▸ TEXT:
Thursday, December 16, 2010

A Rat in the Kitchen



Sister McBride and Bishop Olmstead.

Quoted in the local rag:"

Alexa Kolbi-Molinas, staff attorney with the ACLU Reproductive Freedom Project, said a hospital's first responsibility must be to its patients, not to a religious leader.

"Religiously affiliated hospitals are not exempt from federal laws that protect a patient's right to receive emergency care and cannot invoke their religious status to jeopardize the health and lives of pregnant women," she said. "Women should never have to be afraid that they will be denied life-saving medical care when they enter a hospital."


It's a surprisingly good article. And the reader comments that follow seem to generally and widely support the hospital in question. Another snip:

Lois Uttley of MergerWatch, a New York organization that reviews issues that arise when secular and religious hospitals merge, said that in her opinion, St. Joseph has "tried mightily to balance its religious heritage with its provision of medical care." She said Catholic Healthcare West generally handles such issues well.

"They know better than the bishop how to do this," Uttley said.


I have been working as a nurse here in The Valley for about ten years and I have at least a passing familiarity with the hospitals here. Nurses travel. Nurses switch jobs frequently. We discuss the reputations, specialties, and working conditions at various institutions here. I have developed this unverified understanding of the story:

St. Joe's has a doctor that specializes in pulmonary hypertension, a condition had by the pregnant young woman in question. This doctor has license to use certain still-experimental drugs and treatments for this disease, unlike doctors at other area hospitals. So St. Joe's could not simply transfer the patient to a non-Catholic hospital; she would not have obtained the necessary treatments there.

▸ BRIEF 1:
List every person the blog post names.
▸ BRIEF 2:
Answer these questions from the blog post:
(a) Which organization employs Alexa Kolbi-Molinas as a staff attorney?
(b) For about how long has the writer worked as a nurse in The Valley?
(c) What condition did the pregnant young woman have?
The entries that come after this point are separate material, unrelated to the blog post.

▸ EXERCISE DATA:
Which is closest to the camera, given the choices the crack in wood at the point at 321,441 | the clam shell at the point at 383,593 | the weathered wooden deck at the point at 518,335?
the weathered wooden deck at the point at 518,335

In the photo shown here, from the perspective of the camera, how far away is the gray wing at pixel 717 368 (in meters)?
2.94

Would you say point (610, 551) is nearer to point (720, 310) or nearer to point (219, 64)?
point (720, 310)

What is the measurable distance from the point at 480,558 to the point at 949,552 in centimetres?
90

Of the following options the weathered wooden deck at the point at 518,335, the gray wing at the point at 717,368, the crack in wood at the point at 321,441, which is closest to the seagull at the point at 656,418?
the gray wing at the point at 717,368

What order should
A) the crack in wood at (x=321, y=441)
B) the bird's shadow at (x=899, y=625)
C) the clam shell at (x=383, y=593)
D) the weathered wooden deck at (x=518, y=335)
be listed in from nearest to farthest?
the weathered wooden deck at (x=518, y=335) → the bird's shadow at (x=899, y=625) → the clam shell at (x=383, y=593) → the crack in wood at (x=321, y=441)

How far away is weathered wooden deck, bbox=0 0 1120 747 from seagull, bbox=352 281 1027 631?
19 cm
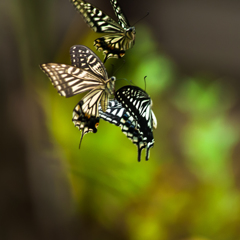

▸ EXERCISE RESPONSE 1:
Sister McBride
Bishop Olmstead
Alexa Kolbi-Molinas
Lois Uttley

▸ EXERCISE RESPONSE 2:
(a) The ACLU Reproductive Freedom Project
(b) About ten years
(c) Pulmonary hypertension